Dataset excerpt
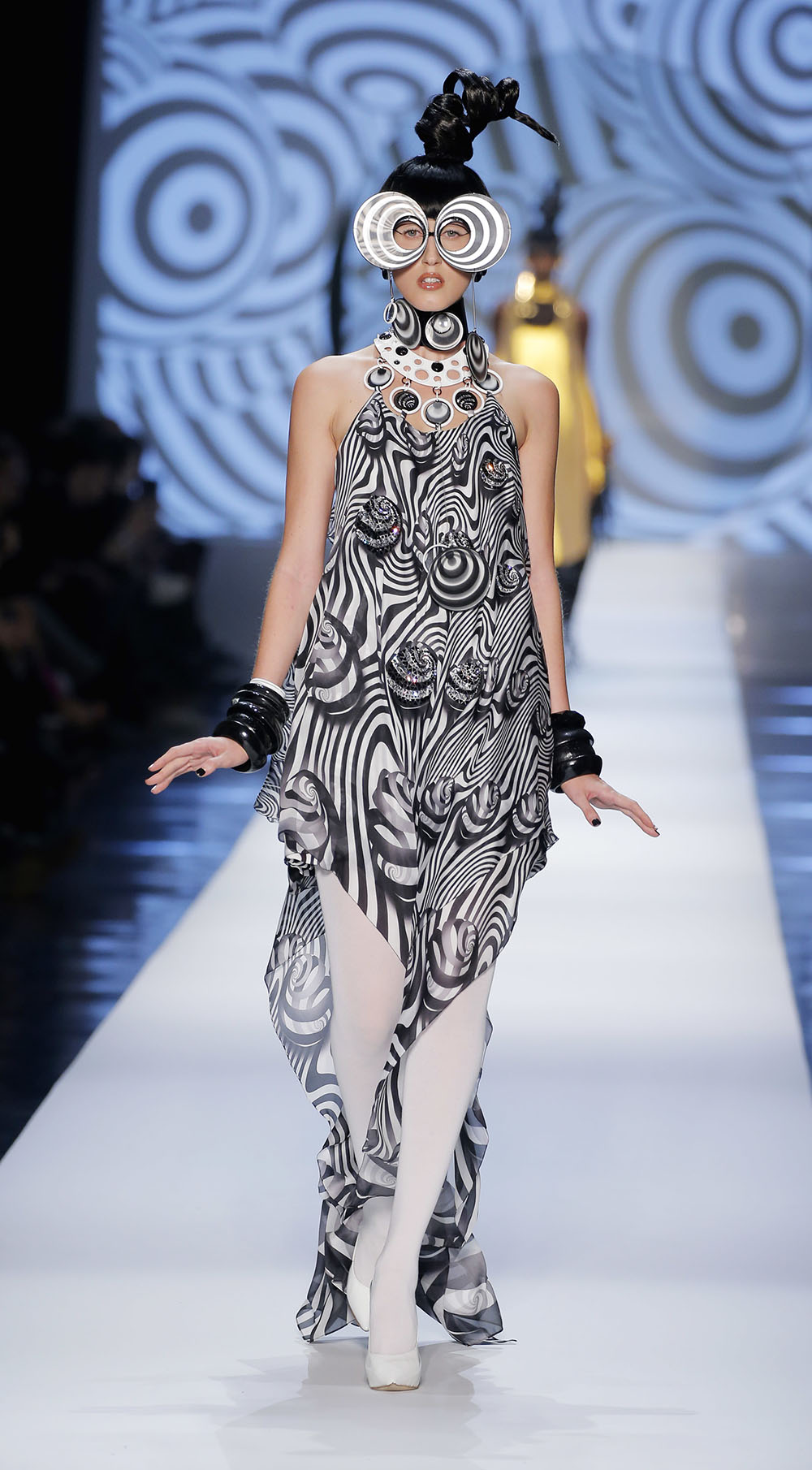 Coco Rocha and Her Daughter Walk Runway At Paris Couture Week 89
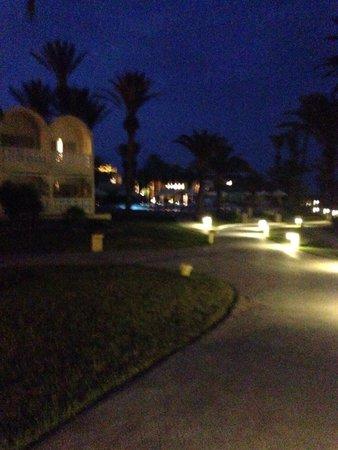 Hotel Marhaba Club: Hotel via evening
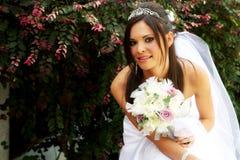 Noiva que prende um ramalhete Fotografia de Stock Royalty Free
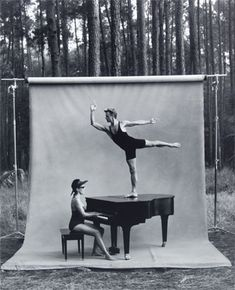 Annie Leibovitz used a portable background stand for some of her shots of Mikhail Baryshnikov's White Oak Dance Project.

Work required
Nothing but an exact transcription of the material, without pictures, should be returned.

Solution to the exercise
 Coco Rocha and Her Daughter Walk Runway At Paris Couture Week 89
 Hotel Marhaba Club: Hotel via evening
 Noiva que prende um ramalhete Fotografia de Stock Royalty Free
 Annie Leibovitz used a portable background stand for some of her shots of Mikhail Baryshnikov's White Oak Dance Project.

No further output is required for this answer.